*** Study text Section Begins ***
THE GAME OF MY LIFE - Bill Velasco - The Philippine Star

The San Beda Red Lions soured what would have been a historic first championship campaign of the Lyceum Pirates via a 2-0 sweep of the men’s basketball finals. This not only erased LPU’s sweep of the regular season, it also continued SBC’s dominance of men’s basketball going back twelve years, a dozen straight finals appearances resulting in ten titles after a 28-year drought. There are a few factors for this  sustained excellence, factors which have not been replicated by other schools. The first factor was the recruitment of a tall foreign player who took defense and rebounding to another level.

The first title of this unprecedented run came with the emergence of Sam Ekwe, the shot-blocking menace this writer called “The Ekwelizer” for his ability to neutralize other teams’ offenses. The six-foot eight former soccer player anchored the Red Lions defense and helped start the offense. San Beda almost swept the season, save for that one loss to eventual finals rival Philippine Christian University. Head coach Koy Banal, then an assistant with Purefoods, was at a PBA semifinals game. A fourth-quarter meltdown allowed PCU to overtake them for the only blot on their record. But their success led to another change in the culture: a huge jump in alumni and student involvement. That first and at the time, preciously rare finals appearance brought the fans in droves, and the Bedista crowds regularly dwarfed everyone else’s. 

In that championship, PCU had the formidable trio of the incredibly athletic Gabby Espinas, a leaner but already hard-nosed Beau Belga, and a young and devastatingly quick Beau Belga. The final game was breathtaking, to say the least. San Beda, with an awesome array of talent inside and outside, built leads of up to 20 heading into the fourth quarter. Then their offense vanished, dwindling to a single digit for the final period. PCU caught up. You could feel the tension in a packed Smart Araneta Coliseum. It was draining. It all came down to the final play.
*** Study text Section Ends ***
*** Available data Section Begins ***
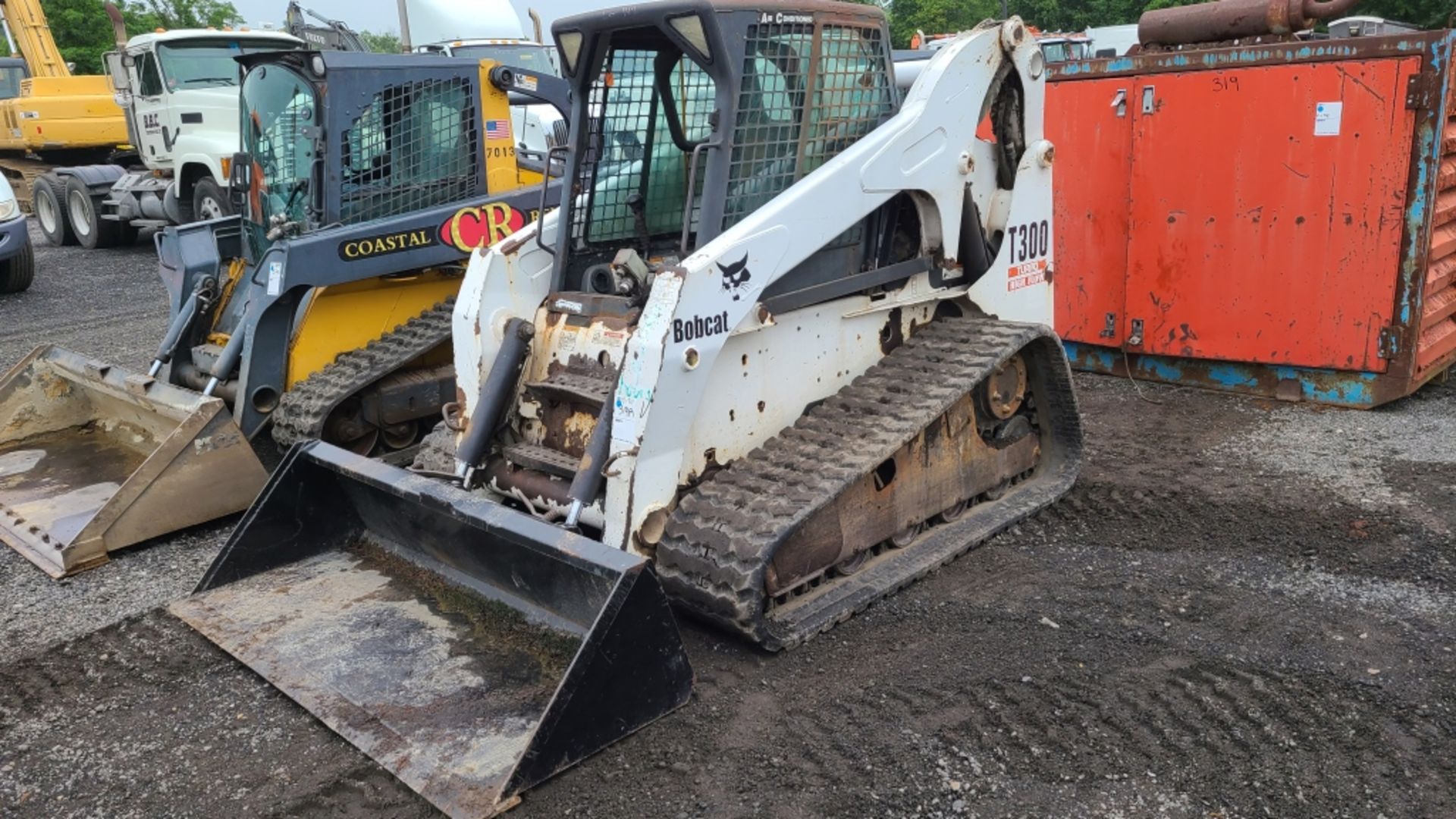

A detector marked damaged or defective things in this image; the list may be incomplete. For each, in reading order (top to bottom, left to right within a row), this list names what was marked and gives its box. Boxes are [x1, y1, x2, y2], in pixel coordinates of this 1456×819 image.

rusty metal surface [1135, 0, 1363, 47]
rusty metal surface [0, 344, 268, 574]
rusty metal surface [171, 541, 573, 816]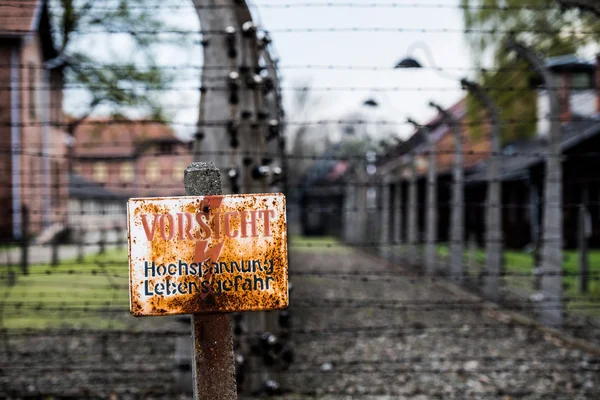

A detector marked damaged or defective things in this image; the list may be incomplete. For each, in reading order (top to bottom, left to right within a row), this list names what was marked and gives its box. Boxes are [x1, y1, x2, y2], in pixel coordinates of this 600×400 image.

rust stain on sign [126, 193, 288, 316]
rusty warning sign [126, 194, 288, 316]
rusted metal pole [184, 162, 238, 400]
*** Available data Section Ends ***
*** Available data Section Begins ***
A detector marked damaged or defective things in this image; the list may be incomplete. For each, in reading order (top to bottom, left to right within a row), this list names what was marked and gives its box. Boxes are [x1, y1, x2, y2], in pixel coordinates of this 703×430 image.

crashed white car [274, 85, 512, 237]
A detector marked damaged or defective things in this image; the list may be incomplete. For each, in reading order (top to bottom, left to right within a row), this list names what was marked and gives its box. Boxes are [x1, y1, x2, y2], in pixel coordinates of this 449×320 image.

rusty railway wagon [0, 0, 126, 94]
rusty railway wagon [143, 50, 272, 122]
*** Available data Section Ends ***
Problem
Reproduce the passage of the San Beda basketball column between "The first title" and "dwarfed everyone else’s.", inclusive, substituting "shot-blocking giant" for "shot-blocking menace". Work from the San Beda basketball column alone.

Task output
The first title of this unprecedented run came with the emergence of Sam Ekwe, the shot-blocking giant this writer called “The Ekwelizer” for his ability to neutralize other teams’ offenses. The six-foot eight former soccer player anchored the Red Lions defense and helped start the offense. San Beda almost swept the season, save for that one loss to eventual finals rival Philippine Christian University. Head coach Koy Banal, then an assistant with Purefoods, was at a PBA semifinals game. A fourth-quarter meltdown allowed PCU to overtake them for the only blot on their record. But their success led to another change in the culture: a huge jump in alumni and student involvement. That first and at the time, preciously rare finals appearance brought the fans in droves, and the Bedista crowds regularly dwarfed everyone else’s.